*MATERIAL:*
· · · · ·

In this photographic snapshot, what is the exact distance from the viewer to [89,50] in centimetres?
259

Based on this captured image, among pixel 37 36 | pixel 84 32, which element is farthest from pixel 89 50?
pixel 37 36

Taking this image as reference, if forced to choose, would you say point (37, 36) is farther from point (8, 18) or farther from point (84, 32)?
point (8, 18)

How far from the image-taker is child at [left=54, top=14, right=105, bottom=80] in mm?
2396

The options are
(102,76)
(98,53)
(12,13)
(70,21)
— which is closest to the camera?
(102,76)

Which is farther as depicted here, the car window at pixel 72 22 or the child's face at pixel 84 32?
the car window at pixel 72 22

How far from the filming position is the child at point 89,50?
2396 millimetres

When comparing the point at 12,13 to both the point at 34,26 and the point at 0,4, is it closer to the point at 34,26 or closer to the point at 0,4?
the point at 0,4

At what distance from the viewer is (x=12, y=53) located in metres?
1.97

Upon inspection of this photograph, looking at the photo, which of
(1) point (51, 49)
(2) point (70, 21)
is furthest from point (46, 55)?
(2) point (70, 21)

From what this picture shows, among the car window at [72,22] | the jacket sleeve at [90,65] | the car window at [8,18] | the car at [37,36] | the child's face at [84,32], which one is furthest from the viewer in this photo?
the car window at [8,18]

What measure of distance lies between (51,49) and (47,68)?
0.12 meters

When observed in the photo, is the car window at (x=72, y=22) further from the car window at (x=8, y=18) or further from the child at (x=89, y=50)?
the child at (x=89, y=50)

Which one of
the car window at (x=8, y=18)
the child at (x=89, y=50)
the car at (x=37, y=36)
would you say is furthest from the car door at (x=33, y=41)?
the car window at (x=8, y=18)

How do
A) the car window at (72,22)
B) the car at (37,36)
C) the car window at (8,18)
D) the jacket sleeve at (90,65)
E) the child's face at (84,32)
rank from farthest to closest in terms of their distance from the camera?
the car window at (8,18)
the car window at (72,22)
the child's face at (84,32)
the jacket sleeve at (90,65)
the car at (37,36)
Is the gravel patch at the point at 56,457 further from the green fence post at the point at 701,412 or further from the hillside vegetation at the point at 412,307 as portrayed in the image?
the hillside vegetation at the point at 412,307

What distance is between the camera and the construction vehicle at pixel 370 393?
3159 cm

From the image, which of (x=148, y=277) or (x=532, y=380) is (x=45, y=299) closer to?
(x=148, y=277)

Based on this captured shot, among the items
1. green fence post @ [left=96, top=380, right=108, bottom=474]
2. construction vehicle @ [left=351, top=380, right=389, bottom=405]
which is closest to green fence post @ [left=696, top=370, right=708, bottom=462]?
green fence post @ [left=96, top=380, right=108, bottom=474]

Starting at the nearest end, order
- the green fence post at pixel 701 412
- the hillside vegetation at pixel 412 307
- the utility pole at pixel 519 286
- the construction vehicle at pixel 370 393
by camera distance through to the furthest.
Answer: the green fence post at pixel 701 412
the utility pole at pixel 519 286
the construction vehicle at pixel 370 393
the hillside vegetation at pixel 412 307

· · · · ·

*INSTRUCTIONS TO FOLLOW:* Reproduce the listing verbatim from the line that contains "Which is farther" through the line that contains "0.12 meters", including both of those lines.

*FINAL ANSWER:*
Which is farther as depicted here, the car window at pixel 72 22 or the child's face at pixel 84 32?
the car window at pixel 72 22

How far from the filming position is the child at point 89,50?
2396 millimetres

When comparing the point at 12,13 to both the point at 34,26 and the point at 0,4, is it closer to the point at 34,26 or closer to the point at 0,4?
the point at 0,4

At what distance from the viewer is (x=12, y=53) located in metres?
1.97

Upon inspection of this photograph, looking at the photo, which of
(1) point (51, 49)
(2) point (70, 21)
is furthest from point (46, 55)?
(2) point (70, 21)

From what this picture shows, among the car window at [72,22] | the jacket sleeve at [90,65] | the car window at [8,18] | the car at [37,36] | the child's face at [84,32], which one is furthest from the viewer in this photo?
the car window at [8,18]

What measure of distance lies between (51,49) and (47,68)?
0.12 meters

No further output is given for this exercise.